ЗАДАНИЕ 1:
Согласуются ли с отрывком утверждения (a), (b) и (c)? Для каждого ответьте «да» или «нет» и дословно процитируйте решающие слова отрывка.
(a) Панофский считал, что «Чудеса города Рима» созданы для той же публики, что читала «Римские деяния».
(b) Отрывок прямо называет Бернарда Сильвестра учителем грамматики.
(c) Для христианина XII в. миф и литературная фабула античности были менее живыми культурными кодами, чем для нас.

──────── ПРЕДОСТАВЛЕННЫЙ ОТРЫВОК ────────

Автором же, если не побояться нелегитимной с точки зрения строгой науки натяжки, во всех этих версиях выступал собственно Рим. Как верно заметил Эрвин Панофский, «“Чудеса города Рима” вместе с дериватами создан для той же публики, которая зачитывалась “Римскими деяниями”»[142]. Добавим: для той, что привычна была заучивать в школе античную поэзию, которую подробно комментировал учитель грамматики. В этой роли вполне мог оказаться поэт и комментатор масштаба Бернарда Сильвестра[143]. Миф и литературная фабула античности для христианина XII в. были намного более живыми и осмысленными культурными кодами, чем для нас.

──────── ИСХОДНЫЕ ДАННЫЕ ────────

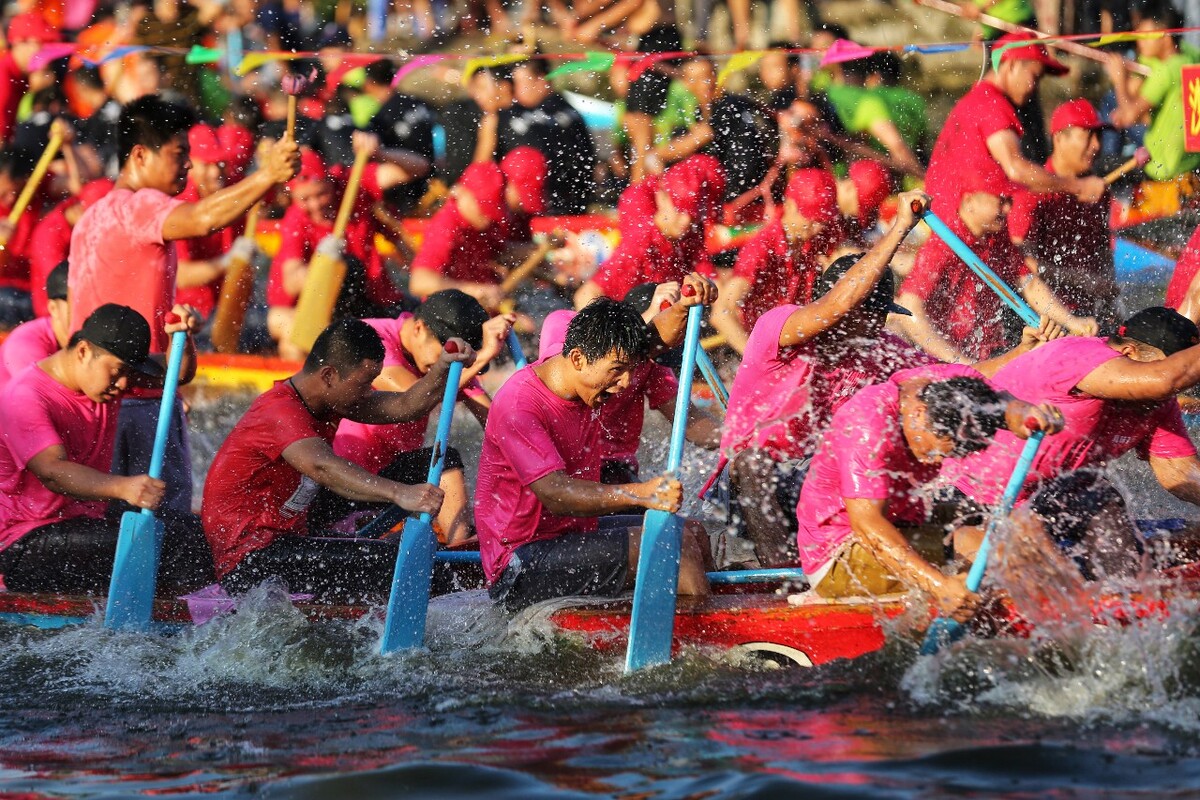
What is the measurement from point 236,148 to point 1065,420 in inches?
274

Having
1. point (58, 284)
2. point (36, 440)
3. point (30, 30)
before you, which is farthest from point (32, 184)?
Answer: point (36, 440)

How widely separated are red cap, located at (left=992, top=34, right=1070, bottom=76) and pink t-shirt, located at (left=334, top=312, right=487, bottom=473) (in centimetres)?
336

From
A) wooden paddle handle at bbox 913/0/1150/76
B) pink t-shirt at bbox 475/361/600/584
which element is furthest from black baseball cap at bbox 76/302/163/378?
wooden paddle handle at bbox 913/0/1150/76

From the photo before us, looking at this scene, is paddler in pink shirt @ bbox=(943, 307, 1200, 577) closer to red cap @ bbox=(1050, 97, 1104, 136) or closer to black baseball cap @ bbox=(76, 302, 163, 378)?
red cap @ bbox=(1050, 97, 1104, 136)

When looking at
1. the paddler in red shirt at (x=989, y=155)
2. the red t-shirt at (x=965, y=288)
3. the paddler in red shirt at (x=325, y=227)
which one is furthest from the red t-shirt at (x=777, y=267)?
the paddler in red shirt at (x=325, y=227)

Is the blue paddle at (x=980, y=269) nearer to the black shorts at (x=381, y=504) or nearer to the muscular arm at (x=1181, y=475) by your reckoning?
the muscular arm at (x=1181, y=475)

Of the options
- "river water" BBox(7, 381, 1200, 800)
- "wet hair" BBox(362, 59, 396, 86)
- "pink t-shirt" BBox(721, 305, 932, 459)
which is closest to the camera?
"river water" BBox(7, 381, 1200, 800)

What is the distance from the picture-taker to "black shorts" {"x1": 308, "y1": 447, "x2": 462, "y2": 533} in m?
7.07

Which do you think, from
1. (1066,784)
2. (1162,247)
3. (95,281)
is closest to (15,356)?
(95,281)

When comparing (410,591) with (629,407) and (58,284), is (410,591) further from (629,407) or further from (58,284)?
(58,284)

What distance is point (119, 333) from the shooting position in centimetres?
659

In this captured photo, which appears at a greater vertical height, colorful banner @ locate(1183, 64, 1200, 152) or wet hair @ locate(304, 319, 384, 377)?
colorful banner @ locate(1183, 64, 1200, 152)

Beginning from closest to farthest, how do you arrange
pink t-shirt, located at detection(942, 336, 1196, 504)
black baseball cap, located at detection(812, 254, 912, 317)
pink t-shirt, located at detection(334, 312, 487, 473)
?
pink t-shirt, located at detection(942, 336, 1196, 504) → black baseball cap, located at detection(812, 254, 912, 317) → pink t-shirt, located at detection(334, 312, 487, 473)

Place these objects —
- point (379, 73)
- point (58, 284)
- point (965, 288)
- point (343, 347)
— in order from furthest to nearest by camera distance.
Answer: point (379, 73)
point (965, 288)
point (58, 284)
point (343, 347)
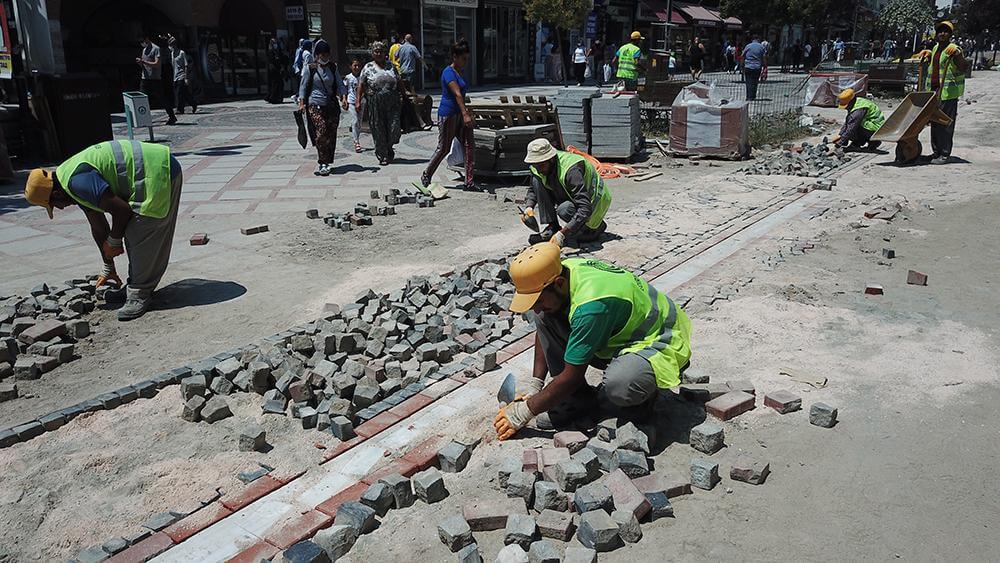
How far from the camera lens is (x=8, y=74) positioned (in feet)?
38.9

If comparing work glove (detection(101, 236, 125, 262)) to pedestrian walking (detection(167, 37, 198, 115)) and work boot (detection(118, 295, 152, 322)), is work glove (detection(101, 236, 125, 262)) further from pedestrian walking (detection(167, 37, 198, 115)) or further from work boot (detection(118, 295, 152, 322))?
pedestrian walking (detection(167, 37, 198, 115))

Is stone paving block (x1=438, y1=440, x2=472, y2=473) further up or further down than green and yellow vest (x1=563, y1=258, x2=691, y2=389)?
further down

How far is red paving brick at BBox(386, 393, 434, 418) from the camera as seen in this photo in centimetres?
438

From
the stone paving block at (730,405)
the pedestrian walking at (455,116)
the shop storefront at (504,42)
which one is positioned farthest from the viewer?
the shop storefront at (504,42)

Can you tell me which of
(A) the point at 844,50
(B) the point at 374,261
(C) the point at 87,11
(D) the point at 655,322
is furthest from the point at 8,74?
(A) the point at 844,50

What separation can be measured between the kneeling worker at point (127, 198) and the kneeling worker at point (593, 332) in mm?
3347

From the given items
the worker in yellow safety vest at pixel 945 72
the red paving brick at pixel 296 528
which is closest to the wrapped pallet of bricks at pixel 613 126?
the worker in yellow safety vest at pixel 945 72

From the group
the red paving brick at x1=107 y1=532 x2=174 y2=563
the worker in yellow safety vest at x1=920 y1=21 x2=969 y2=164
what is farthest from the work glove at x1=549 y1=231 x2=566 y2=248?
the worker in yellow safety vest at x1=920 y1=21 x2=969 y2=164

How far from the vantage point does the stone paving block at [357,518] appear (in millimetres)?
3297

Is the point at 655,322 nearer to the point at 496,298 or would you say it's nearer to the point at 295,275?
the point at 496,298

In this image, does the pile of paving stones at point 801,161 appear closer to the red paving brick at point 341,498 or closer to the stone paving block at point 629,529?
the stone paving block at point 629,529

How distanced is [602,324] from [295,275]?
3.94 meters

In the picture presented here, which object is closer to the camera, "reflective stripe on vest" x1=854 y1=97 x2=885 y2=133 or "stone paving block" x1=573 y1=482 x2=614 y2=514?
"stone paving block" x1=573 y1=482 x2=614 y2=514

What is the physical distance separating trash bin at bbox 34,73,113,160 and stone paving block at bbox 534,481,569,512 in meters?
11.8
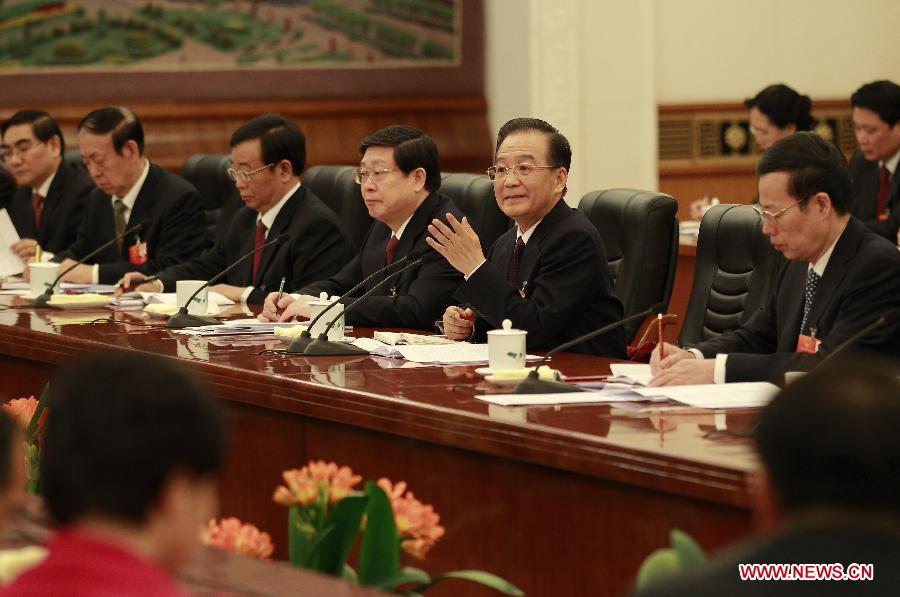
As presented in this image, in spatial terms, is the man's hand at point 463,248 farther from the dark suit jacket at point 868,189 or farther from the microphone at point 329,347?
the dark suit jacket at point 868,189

────────
──────── ИСХОДНЫЕ ДАННЫЕ ────────

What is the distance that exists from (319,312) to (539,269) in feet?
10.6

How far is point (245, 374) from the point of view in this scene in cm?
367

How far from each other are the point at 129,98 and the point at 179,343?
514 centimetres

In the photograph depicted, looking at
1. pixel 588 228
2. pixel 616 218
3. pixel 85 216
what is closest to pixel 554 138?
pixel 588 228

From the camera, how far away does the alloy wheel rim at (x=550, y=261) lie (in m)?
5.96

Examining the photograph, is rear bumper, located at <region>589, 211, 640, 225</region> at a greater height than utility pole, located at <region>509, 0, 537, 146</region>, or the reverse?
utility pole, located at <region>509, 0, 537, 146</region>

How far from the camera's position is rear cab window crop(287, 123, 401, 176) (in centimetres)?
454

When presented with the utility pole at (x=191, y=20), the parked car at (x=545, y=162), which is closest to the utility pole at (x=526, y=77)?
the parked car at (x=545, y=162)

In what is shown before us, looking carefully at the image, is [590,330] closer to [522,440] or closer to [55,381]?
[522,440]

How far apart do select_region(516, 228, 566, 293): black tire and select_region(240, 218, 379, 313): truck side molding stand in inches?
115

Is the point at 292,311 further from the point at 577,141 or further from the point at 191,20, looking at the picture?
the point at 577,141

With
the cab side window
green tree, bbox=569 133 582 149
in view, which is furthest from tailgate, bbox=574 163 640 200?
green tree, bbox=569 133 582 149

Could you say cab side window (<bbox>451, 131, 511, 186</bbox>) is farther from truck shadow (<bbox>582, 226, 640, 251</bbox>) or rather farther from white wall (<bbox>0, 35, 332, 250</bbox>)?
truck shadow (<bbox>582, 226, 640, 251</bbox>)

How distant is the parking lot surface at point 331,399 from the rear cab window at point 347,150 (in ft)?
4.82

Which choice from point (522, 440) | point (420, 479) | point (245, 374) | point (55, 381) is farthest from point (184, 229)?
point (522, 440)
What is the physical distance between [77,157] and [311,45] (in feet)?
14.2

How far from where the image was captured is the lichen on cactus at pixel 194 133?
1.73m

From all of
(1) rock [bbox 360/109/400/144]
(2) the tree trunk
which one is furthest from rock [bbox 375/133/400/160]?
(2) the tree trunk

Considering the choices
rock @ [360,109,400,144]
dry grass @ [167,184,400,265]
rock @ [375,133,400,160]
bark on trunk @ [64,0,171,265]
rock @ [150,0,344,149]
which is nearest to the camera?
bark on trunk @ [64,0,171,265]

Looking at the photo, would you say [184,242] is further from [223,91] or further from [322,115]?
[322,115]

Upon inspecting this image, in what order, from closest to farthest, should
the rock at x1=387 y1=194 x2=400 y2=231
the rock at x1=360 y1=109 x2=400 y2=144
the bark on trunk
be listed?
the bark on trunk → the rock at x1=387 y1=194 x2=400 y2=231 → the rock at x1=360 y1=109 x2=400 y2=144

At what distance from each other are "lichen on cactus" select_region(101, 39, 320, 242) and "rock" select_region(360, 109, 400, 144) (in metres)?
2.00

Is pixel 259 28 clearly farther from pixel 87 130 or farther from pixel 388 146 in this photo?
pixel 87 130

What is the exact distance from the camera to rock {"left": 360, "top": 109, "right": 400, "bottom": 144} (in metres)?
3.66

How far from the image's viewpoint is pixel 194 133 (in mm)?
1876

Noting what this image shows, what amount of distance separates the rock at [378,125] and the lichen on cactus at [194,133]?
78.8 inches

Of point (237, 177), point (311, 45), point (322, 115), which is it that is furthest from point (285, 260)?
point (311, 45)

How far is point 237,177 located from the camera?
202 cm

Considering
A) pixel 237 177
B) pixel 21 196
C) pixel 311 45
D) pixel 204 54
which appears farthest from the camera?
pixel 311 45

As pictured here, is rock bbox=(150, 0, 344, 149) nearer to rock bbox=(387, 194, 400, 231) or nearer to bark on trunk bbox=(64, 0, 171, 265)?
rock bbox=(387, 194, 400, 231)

────────
──────── ИСХОДНЫЕ ДАННЫЕ ────────

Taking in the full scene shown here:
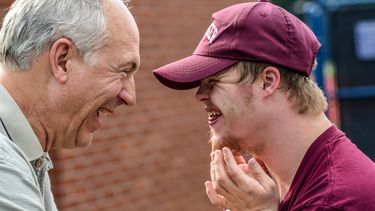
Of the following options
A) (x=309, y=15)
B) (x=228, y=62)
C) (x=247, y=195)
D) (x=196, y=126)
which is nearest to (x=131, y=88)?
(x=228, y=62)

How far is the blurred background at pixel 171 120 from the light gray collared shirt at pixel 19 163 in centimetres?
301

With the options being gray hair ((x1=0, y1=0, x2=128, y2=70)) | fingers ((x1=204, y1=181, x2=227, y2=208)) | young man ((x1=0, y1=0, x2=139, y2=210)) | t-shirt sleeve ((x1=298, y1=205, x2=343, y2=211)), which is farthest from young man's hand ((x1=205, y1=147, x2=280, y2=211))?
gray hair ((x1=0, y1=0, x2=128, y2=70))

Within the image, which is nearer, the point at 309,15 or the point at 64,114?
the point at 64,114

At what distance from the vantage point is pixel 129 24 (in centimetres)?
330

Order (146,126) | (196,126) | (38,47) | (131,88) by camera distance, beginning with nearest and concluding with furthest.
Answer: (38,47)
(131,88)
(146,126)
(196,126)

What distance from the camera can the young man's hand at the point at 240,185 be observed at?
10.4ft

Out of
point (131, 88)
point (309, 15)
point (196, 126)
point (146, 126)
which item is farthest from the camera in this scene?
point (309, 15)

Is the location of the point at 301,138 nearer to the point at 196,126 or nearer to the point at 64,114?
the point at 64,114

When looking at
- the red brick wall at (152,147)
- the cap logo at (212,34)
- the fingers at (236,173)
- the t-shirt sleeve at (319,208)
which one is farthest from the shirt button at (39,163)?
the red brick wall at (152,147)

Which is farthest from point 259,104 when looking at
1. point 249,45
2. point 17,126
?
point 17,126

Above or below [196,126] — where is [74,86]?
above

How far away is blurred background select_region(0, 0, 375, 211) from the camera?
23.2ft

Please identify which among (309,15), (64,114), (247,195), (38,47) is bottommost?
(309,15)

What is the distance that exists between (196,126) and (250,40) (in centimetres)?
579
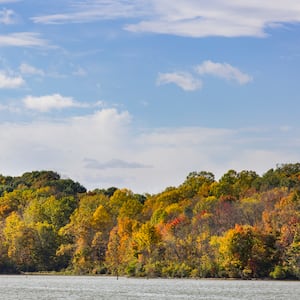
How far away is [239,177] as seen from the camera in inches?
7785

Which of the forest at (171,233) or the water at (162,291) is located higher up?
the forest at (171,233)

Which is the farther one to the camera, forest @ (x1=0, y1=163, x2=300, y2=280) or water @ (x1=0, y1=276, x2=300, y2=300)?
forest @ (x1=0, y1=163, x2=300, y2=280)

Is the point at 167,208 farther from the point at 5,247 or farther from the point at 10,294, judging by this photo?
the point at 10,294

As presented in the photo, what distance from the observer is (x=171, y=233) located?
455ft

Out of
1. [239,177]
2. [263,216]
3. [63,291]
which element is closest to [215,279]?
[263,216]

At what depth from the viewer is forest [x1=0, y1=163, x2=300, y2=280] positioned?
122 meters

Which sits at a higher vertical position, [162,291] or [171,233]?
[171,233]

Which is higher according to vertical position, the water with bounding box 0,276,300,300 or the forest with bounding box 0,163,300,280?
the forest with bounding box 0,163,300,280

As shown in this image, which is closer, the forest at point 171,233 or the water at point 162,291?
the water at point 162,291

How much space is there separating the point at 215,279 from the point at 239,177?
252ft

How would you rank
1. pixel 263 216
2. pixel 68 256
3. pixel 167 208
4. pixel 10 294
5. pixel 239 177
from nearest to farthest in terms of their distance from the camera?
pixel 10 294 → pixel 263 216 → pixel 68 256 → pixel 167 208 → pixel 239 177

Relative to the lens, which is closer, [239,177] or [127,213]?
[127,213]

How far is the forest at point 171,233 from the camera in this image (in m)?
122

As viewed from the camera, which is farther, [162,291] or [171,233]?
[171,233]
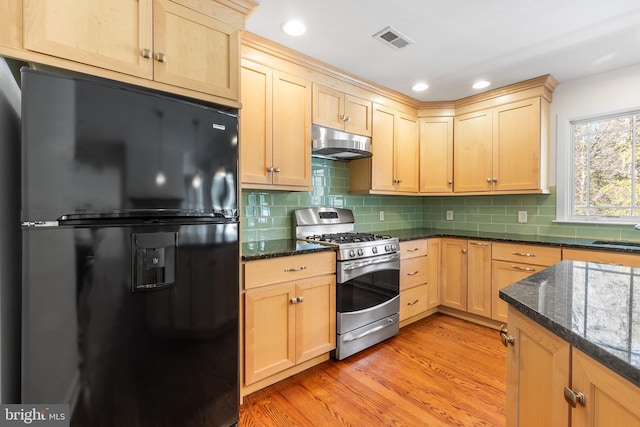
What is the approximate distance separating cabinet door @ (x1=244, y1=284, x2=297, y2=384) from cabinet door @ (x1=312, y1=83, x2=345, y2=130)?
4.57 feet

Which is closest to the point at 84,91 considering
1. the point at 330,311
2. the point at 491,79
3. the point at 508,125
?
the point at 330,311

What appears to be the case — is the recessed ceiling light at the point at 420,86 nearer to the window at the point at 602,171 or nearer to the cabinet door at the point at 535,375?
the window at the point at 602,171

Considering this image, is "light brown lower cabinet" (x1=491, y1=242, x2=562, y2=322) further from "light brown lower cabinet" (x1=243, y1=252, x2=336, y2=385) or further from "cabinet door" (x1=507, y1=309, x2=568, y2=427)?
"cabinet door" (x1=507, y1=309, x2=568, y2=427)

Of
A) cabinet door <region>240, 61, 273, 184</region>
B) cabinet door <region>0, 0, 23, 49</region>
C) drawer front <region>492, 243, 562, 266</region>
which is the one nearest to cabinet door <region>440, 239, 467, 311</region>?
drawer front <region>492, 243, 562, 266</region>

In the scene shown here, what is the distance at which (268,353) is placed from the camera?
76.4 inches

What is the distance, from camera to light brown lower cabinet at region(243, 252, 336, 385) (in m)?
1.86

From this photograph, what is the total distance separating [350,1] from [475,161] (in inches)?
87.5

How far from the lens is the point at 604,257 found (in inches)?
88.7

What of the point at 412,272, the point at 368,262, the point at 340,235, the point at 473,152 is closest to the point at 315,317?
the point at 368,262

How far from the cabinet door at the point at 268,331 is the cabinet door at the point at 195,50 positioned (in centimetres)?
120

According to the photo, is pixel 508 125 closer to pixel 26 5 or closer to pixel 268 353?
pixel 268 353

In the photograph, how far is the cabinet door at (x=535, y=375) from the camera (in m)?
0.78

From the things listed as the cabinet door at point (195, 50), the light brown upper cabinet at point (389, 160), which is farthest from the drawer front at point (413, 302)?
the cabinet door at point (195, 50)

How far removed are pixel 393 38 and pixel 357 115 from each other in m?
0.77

────────

ЗАДАНИЕ 2: Оформите в виде JSON-списка строк только записи, начиная со строки, содержащей «From the given items», и заканчивая строкой, содержащей «3.94 meters», включая обе. Каждая строка записей должна стать отдельной строкой списка, пустые строки пропустите.

ПРАВИЛЬНЫЙ ОТВЕТ 1:
(a) Да: «“Чудеса города Рима” вместе с дериватами создан для той же публики, которая зачитывалась “Римскими деяниями”».
(b) Нет: «В этой роли вполне мог оказаться поэт и комментатор масштаба Бернарда Сильвестра».
(c) Нет: «были намного более живыми и осмысленными культурными кодами, чем для нас».

ПРАВИЛЬНЫЙ ОТВЕТ 2:
[
  "From the given items",
  "the worker in yellow safety vest at pixel 945 72",
  "the red paving brick at pixel 296 528",
  "which is closest to the wrapped pallet of bricks at pixel 613 126?",
  "the worker in yellow safety vest at pixel 945 72",
  "From the group",
  "the red paving brick at x1=107 y1=532 x2=174 y2=563",
  "the worker in yellow safety vest at x1=920 y1=21 x2=969 y2=164",
  "what is farthest from the work glove at x1=549 y1=231 x2=566 y2=248?",
  "the worker in yellow safety vest at x1=920 y1=21 x2=969 y2=164",
  "How far from the vantage point does the stone paving block at [357,518] appear (in millimetres)?",
  "3297",
  "Is the point at 655,322 nearer to the point at 496,298 or would you say it's nearer to the point at 295,275?",
  "the point at 496,298",
  "In this image, does the pile of paving stones at point 801,161 appear closer to the red paving brick at point 341,498 or closer to the stone paving block at point 629,529?",
  "the stone paving block at point 629,529",
  "How distanced is [602,324] from [295,275]?",
  "3.94 meters"
]